**YOUR GOAL:**
A complete, exact retyping of the data below is required.
*** TASK INPUTS Section Begins ***
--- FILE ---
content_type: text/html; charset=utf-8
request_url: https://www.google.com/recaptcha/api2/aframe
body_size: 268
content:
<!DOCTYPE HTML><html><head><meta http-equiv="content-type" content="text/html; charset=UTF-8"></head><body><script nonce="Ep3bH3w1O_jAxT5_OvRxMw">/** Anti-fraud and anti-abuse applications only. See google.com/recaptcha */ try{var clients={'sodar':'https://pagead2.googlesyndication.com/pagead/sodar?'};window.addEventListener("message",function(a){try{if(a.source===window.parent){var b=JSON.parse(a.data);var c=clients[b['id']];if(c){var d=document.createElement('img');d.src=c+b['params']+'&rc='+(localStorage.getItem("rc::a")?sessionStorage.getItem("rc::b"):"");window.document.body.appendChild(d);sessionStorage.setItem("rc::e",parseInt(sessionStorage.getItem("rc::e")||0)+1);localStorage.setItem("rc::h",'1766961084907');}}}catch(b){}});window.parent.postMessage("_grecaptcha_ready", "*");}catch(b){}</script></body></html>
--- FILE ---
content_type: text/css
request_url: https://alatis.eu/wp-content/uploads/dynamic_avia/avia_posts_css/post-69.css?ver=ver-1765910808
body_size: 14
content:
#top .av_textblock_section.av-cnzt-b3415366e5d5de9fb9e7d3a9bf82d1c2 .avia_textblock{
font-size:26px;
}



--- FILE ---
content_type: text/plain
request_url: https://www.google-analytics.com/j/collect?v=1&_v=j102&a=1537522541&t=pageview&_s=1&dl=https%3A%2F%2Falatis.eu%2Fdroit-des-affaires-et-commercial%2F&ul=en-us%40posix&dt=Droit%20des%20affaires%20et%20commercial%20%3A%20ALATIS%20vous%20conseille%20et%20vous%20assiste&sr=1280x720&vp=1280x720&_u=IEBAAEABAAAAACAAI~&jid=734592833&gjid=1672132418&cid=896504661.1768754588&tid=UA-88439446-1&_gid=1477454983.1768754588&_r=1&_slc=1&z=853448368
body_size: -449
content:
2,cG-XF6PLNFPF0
*** TASK INPUTS Section Ends ***
**RESULT BELOW:**
--- FILE ---
content_type: text/html; charset=utf-8
request_url: https://www.google.com/recaptcha/api2/aframe
body_size: 268
content:
<!DOCTYPE HTML><html><head><meta http-equiv="content-type" content="text/html; charset=UTF-8"></head><body><script nonce="Ep3bH3w1O_jAxT5_OvRxMw">/** Anti-fraud and anti-abuse applications only. See google.com/recaptcha */ try{var clients={'sodar':'https://pagead2.googlesyndication.com/pagead/sodar?'};window.addEventListener("message",function(a){try{if(a.source===window.parent){var b=JSON.parse(a.data);var c=clients[b['id']];if(c){var d=document.createElement('img');d.src=c+b['params']+'&rc='+(localStorage.getItem("rc::a")?sessionStorage.getItem("rc::b"):"");window.document.body.appendChild(d);sessionStorage.setItem("rc::e",parseInt(sessionStorage.getItem("rc::e")||0)+1);localStorage.setItem("rc::h",'1766961084907');}}}catch(b){}});window.parent.postMessage("_grecaptcha_ready", "*");}catch(b){}</script></body></html>
--- FILE ---
content_type: text/css
request_url: https://alatis.eu/wp-content/uploads/dynamic_avia/avia_posts_css/post-69.css?ver=ver-1765910808
body_size: 14
content:
#top .av_textblock_section.av-cnzt-b3415366e5d5de9fb9e7d3a9bf82d1c2 .avia_textblock{
font-size:26px;
}



--- FILE ---
content_type: text/plain
request_url: https://www.google-analytics.com/j/collect?v=1&_v=j102&a=1537522541&t=pageview&_s=1&dl=https%3A%2F%2Falatis.eu%2Fdroit-des-affaires-et-commercial%2F&ul=en-us%40posix&dt=Droit%20des%20affaires%20et%20commercial%20%3A%20ALATIS%20vous%20conseille%20et%20vous%20assiste&sr=1280x720&vp=1280x720&_u=IEBAAEABAAAAACAAI~&jid=734592833&gjid=1672132418&cid=896504661.1768754588&tid=UA-88439446-1&_gid=1477454983.1768754588&_r=1&_slc=1&z=853448368
body_size: -449
content:
2,cG-XF6PLNFPF0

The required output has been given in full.